-- Data for this task --
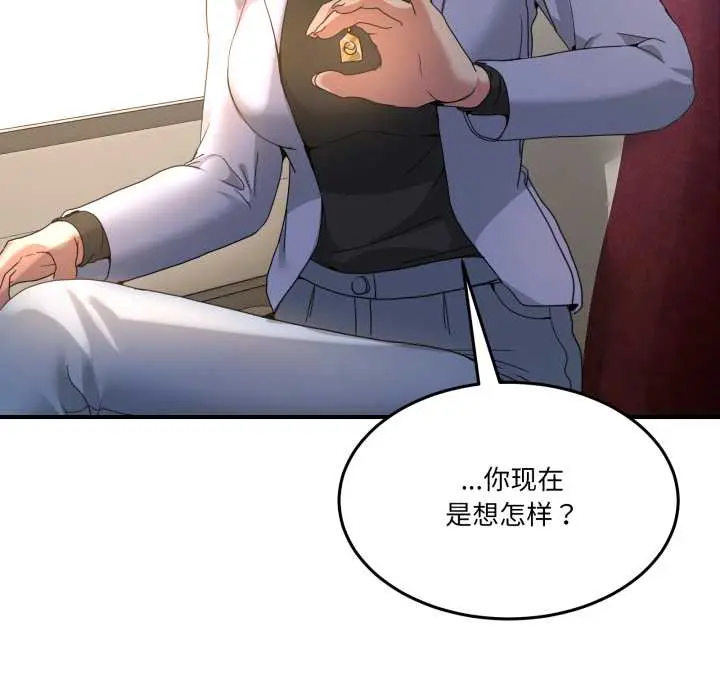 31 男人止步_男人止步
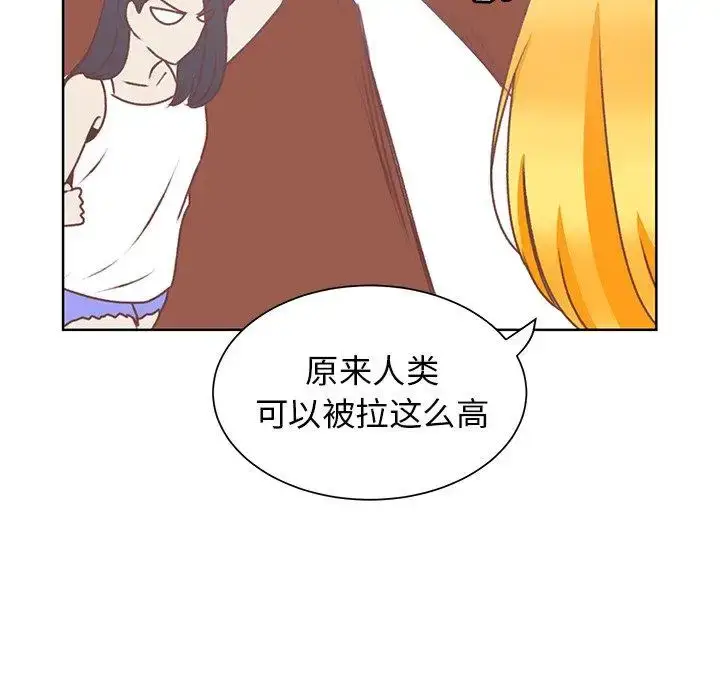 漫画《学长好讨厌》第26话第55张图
* * *
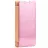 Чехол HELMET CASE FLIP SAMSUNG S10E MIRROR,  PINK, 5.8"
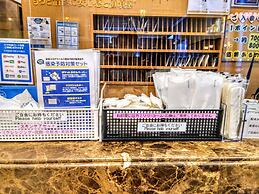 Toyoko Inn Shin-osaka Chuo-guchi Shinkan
...
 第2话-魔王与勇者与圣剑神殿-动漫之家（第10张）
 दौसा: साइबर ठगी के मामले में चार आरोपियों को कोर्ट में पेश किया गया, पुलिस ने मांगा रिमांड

-- Work instruction --
Would you set down only the lines above from the line with "Чехол HELMET CASE" to the line with "Toyoko Inn Shin-osaka Chuo-guchi Shinkan", both included, exactly as they stand and without the pictures?

-- Completed exercise --
 Чехол HELMET CASE FLIP SAMSUNG S10E MIRROR,  PINK, 5.8"
 Toyoko Inn Shin-osaka Chuo-guchi Shinkan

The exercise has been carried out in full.